**What is expected:** Reproduce the records. Keep every word exact and include no images.

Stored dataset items
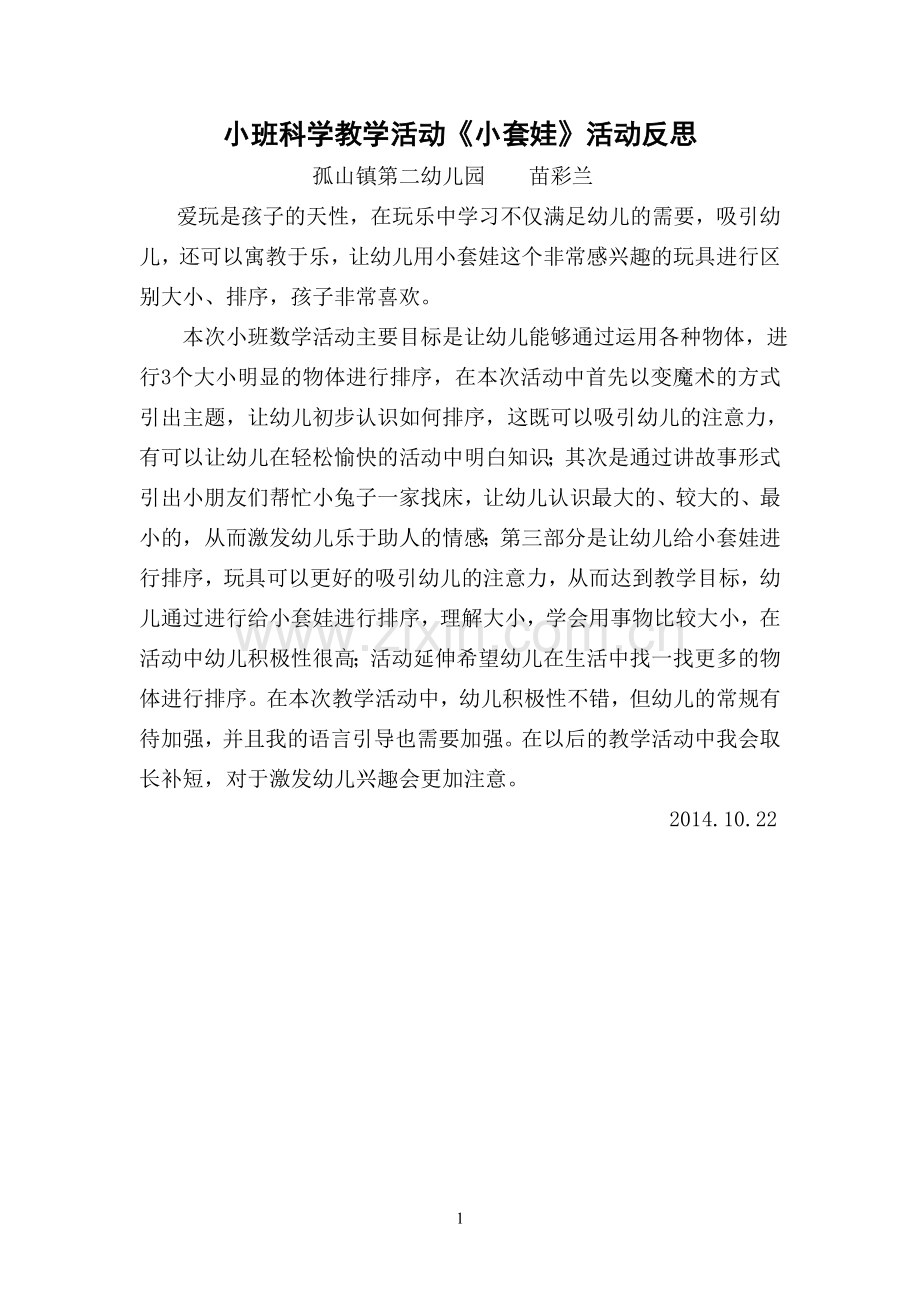 小班科学教学活动《小套娃》活动反思

孤山镇第二幼儿园 苗彩兰

爱玩是孩子的天性，在玩乐中学习不仅满足幼儿的需要，吸引幼儿，还可以寓教于乐，让幼儿用小套娃这个非常感兴趣的玩具进行区别大小、排序，孩子非常喜欢。

本次小班数学活动主要目标是让幼儿能够通过运用各种物体，进行3个大小明显的物体进行排序，在本次活动中首先以变魔术的方式引出主题，让幼儿初步认识如何排序，这既可以吸引幼儿的注意力，有可以让幼儿在轻松愉快的活动中明白知识；其次是通过讲故事形式引出小朋友们帮忙小兔子一家找床，让幼儿认识最大的、较大的、最小的，从而激发幼儿乐于助人的情感；第三部分是让幼儿给小套娃进行排序，玩具可以更好的吸引幼儿的注意力，从而达到教学目标，幼儿通过进行给小套娃进行排序，理解大小，学会用事物比较大小，在活动中幼儿积极性很高；活动延伸希望幼儿在生活中找一找更多的物体进行排序。在本次教学活动中，幼儿积极性不错，但幼儿的常规有待加强，并且我的语言引导也需要加强。在以后的教学活动中我会取长补短，对于激发幼儿兴趣会更加注意。

2014.10.22

1

www.zixin.com.cn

**Response to this exercise:**
 小班科学教学活动《小套娃》活动反思

孤山镇第二幼儿园 苗彩兰

爱玩是孩子的天性，在玩乐中学习不仅满足幼儿的需要，吸引幼儿，还可以寓教于乐，让幼儿用小套娃这个非常感兴趣的玩具进行区别大小、排序，孩子非常喜欢。

本次小班数学活动主要目标是让幼儿能够通过运用各种物体，进行3个大小明显的物体进行排序，在本次活动中首先以变魔术的方式引出主题，让幼儿初步认识如何排序，这既可以吸引幼儿的注意力，有可以让幼儿在轻松愉快的活动中明白知识；其次是通过讲故事形式引出小朋友们帮忙小兔子一家找床，让幼儿认识最大的、较大的、最小的，从而激发幼儿乐于助人的情感；第三部分是让幼儿给小套娃进行排序，玩具可以更好的吸引幼儿的注意力，从而达到教学目标，幼儿通过进行给小套娃进行排序，理解大小，学会用事物比较大小，在活动中幼儿积极性很高；活动延伸希望幼儿在生活中找一找更多的物体进行排序。在本次教学活动中，幼儿积极性不错，但幼儿的常规有待加强，并且我的语言引导也需要加强。在以后的教学活动中我会取长补短，对于激发幼儿兴趣会更加注意。

2014.10.22

1

www.zixin.com.cn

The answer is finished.